▶ _PROBLEM TO SOLVE_: Every line from the line containing "common name: deer" through the final line below is to be repeated exactly; no other line is.

▶ _RECORD SET_:
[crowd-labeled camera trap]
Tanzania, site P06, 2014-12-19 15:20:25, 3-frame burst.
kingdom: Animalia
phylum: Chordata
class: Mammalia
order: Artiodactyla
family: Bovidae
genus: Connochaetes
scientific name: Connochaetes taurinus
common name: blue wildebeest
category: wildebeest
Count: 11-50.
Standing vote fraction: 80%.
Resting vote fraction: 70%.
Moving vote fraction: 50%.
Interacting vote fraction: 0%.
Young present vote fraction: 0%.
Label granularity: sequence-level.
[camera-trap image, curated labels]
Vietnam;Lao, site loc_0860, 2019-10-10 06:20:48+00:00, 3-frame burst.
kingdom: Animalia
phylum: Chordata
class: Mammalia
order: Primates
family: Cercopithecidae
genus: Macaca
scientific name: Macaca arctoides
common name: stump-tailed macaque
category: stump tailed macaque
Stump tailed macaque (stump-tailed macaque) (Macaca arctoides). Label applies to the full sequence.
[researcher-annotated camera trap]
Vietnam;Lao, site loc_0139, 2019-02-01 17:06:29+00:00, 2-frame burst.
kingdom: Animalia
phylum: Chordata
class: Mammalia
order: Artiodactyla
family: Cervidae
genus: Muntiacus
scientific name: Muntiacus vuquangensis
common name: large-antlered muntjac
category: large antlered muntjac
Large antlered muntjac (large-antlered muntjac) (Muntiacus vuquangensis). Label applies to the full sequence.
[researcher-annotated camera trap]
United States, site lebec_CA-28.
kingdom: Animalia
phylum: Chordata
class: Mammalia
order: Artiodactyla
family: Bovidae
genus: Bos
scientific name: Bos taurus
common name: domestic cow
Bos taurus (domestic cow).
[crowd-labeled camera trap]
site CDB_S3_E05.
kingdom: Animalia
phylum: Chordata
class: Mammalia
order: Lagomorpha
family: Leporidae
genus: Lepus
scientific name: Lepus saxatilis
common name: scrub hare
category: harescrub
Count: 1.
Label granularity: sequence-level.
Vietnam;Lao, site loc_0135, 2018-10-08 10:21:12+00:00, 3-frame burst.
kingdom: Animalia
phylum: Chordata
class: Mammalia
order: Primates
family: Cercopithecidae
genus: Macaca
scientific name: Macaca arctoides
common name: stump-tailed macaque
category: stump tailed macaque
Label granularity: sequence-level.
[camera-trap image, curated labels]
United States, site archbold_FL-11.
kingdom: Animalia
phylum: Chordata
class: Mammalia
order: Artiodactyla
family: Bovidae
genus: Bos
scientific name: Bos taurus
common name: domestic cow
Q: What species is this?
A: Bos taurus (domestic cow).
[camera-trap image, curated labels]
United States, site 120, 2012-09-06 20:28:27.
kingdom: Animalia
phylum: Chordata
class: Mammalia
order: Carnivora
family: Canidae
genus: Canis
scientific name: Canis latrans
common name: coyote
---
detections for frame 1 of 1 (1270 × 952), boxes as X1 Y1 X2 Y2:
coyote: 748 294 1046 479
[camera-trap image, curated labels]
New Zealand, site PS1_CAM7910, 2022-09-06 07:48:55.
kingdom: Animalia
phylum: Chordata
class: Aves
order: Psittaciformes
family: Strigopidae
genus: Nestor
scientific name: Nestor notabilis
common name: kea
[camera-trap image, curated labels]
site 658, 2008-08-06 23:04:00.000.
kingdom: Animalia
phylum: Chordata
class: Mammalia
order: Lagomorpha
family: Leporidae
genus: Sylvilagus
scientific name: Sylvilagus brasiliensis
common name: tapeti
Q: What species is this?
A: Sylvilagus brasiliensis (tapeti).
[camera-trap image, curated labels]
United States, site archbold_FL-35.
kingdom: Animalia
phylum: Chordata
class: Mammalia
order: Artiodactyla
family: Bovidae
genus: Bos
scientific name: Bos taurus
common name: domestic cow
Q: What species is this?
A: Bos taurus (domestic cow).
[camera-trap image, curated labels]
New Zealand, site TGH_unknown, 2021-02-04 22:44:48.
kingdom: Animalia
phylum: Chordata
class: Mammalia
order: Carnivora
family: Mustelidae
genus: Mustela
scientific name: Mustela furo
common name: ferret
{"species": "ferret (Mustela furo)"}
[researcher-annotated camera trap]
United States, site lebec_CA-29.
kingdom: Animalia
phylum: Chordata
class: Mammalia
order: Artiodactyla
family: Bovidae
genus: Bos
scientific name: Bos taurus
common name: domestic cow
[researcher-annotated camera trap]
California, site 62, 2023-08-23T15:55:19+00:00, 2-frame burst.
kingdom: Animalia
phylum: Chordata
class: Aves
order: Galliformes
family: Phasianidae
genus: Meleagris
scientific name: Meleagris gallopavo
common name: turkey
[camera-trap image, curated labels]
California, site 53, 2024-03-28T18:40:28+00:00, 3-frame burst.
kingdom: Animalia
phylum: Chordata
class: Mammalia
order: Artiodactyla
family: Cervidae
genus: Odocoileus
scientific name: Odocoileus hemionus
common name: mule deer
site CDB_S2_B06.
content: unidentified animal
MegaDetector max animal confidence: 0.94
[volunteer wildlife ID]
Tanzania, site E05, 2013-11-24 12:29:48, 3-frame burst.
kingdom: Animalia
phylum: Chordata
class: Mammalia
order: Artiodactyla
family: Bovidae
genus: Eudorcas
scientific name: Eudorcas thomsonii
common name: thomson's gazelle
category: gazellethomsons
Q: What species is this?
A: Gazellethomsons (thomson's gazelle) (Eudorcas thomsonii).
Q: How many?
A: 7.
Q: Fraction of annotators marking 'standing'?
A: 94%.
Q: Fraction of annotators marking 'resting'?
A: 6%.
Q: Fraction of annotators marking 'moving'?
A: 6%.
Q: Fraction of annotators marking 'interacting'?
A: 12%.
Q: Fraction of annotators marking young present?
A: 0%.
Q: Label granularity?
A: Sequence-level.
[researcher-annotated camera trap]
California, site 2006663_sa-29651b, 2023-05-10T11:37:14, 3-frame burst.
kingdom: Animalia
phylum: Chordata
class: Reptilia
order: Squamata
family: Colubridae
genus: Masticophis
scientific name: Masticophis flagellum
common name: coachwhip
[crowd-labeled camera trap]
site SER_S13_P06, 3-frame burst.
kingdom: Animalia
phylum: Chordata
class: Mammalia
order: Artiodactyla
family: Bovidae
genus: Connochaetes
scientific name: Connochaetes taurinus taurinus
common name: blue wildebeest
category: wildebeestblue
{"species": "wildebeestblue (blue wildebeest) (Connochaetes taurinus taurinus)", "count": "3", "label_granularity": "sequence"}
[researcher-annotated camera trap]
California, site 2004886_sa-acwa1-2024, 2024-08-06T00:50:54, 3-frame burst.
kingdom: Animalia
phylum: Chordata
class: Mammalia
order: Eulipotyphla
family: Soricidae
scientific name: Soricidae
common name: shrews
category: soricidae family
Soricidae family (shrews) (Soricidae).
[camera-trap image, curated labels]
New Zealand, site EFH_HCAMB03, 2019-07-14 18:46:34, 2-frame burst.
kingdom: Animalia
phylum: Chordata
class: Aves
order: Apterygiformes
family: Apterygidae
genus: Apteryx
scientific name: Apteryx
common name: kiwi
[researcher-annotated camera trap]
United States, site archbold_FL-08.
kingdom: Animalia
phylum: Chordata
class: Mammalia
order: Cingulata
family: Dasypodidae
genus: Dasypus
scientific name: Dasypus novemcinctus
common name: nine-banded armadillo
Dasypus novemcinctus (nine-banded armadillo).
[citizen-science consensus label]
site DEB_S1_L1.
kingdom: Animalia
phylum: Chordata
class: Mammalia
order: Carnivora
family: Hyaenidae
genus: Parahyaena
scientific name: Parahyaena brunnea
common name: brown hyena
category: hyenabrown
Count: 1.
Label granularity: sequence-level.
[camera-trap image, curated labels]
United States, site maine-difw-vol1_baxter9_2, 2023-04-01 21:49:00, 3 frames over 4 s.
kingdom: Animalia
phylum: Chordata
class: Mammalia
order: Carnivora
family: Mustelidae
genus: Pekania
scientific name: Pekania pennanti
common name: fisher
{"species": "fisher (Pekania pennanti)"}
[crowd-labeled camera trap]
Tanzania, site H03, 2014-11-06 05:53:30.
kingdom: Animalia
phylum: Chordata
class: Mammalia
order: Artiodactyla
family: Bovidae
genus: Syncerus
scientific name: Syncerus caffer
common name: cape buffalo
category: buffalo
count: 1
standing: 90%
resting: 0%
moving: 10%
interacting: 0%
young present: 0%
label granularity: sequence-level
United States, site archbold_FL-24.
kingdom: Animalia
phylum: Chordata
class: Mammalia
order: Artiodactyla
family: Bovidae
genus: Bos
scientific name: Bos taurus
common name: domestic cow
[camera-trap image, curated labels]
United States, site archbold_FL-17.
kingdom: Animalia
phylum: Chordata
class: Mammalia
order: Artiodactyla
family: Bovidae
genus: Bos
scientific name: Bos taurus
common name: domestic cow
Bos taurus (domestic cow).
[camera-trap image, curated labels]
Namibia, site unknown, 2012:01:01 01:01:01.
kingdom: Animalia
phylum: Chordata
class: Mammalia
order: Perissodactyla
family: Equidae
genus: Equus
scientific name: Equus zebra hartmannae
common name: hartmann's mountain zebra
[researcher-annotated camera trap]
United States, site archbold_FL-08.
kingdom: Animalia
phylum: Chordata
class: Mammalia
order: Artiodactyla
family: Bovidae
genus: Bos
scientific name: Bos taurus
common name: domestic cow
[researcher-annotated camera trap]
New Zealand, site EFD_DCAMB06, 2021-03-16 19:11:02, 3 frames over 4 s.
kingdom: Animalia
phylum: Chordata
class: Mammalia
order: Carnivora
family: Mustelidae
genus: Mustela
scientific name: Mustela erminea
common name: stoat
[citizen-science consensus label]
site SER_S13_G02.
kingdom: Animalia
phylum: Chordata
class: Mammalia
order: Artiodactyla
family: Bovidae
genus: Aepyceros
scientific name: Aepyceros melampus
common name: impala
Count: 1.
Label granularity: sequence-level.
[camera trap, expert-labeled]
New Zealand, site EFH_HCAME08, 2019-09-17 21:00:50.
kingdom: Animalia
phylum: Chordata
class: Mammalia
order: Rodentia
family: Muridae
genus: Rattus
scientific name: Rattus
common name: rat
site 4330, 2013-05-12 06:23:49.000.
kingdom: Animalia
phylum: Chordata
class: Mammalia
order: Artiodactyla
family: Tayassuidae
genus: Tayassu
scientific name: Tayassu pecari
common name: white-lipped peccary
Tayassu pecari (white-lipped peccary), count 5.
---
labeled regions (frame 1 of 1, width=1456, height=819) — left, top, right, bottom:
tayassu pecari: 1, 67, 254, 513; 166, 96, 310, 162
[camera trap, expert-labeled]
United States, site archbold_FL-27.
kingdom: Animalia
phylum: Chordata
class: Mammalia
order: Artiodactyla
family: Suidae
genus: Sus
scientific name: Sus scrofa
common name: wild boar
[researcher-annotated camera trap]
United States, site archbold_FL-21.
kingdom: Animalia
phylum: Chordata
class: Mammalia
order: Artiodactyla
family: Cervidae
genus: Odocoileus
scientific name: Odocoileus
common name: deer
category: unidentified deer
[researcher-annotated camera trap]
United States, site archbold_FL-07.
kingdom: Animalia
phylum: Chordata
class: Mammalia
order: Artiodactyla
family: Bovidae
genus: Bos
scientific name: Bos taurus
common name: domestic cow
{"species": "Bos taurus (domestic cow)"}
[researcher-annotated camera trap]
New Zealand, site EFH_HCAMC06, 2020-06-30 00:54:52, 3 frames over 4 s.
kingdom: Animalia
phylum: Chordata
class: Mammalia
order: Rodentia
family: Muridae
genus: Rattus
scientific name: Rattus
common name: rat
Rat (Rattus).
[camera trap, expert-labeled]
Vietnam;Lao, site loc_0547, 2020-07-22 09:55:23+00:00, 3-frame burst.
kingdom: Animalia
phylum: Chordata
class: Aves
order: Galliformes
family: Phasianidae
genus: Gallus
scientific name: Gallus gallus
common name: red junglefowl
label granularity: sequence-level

▶ _WRITTEN RESPONSE_:
common name: deer
category: unidentified deer
[researcher-annotated camera trap]
United States, site archbold_FL-07.
kingdom: Animalia
phylum: Chordata
class: Mammalia
order: Artiodactyla
family: Bovidae
genus: Bos
scientific name: Bos taurus
common name: domestic cow
{"species": "Bos taurus (domestic cow)"}
[researcher-annotated camera trap]
New Zealand, site EFH_HCAMC06, 2020-06-30 00:54:52, 3 frames over 4 s.
kingdom: Animalia
phylum: Chordata
class: Mammalia
order: Rodentia
family: Muridae
genus: Rattus
scientific name: Rattus
common name: rat
Rat (Rattus).
[camera trap, expert-labeled]
Vietnam;Lao, site loc_0547, 2020-07-22 09:55:23+00:00, 3-frame burst.
kingdom: Animalia
phylum: Chordata
class: Aves
order: Galliformes
family: Phasianidae
genus: Gallus
scientific name: Gallus gallus
common name: red junglefowl
label granularity: sequence-level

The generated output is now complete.